MOSS-TTS-Local-Transformer-ONNX

Overview

MOSS-TTS-Local-Transformer-ONNX is an ONNX-optimized export of the MOSS-TTS Local architecture. It is designed for high-fidelity zero-shot voice cloning, multilingual speech synthesis, and cross-platform inference with ONNX Runtime.

This bundle targets the MOSS-TTS Local 1.7B model family and is packaged as a production-oriented ONNX layout for CPU and GPU-backed runtimes. The current export keeps the main acoustic stack in float32 and uses a weight-quantized decoder graph to reduce size while preserving voice cloning quality.

Model Description

MOSS-TTS is the flagship TTS family from MOSI.AI and the OpenMOSS team. The Local Transformer variant is the compact 1.7B architecture in that family, built around a global latent backbone plus a lightweight local autoregressive decoder over RVQ audio tokens.
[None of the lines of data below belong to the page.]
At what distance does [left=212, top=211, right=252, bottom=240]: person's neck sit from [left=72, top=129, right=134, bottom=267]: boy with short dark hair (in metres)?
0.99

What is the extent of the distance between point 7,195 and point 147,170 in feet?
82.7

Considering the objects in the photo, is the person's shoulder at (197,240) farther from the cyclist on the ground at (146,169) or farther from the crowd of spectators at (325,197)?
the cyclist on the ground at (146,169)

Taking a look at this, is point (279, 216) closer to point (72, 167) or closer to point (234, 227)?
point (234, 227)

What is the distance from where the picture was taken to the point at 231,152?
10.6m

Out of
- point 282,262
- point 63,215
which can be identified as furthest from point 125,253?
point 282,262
Compared with the larger Delay-pattern model, the Local variant is smaller, easier to evaluate, and strong on objective benchmarks, while still supporting:

Zero-shot voice cloning from short reference audio
Multilingual synthesis and code-switching
Long-form speech generation
Production-oriented speech quality and speaker consistency

This ONNX export focuses on the MOSS-TTS Local single-speaker synthesis path.

Key Features

Zero-Shot Voice Cloning: Clone speaker timbre from short reference audio without speaker-specific fine-tuning
20-Language Coverage: Supports multilingual and code-switched synthesis across the released MOSS-TTS language set
Local Transformer Architecture: Compact 1.7B model with a global backbone plus a local token block generator
Cross-Platform Inference: CPU, NVIDIA CUDA, and AMD ROCm execution are supported through ONNX Runtime
Compatibility-Oriented ONNX Bundle: Mixed export with float32 core graphs and a quantized decoder graph

Architecture

The ONNX export uses the MOSS-TTS Local architecture:

Embeddings: 33 channels per step, with 1 text stream and 32 audio RVQ codebooks
Backbone: 28-layer Qwen-style transformer with hidden size 2048
Local Transformer: 1536-dim local autoregressive transformer for block-wise token generation
Audio Tokenizer: RVQ-32 encoder/decoder pair operating at 24 kHz audio

Supported Languages

Chinese, English, German, Spanish, French, Japanese, Italian, Hebrew, Korean, Russian, Persian (Farsi), Arabic, Polish, Portuguese, Czech, Danish, Swedish, Hungarian, Greek, Turkish

Installation

Use any ONNX Runtime-compatible inference stack that supports multi-file ONNX models with external data.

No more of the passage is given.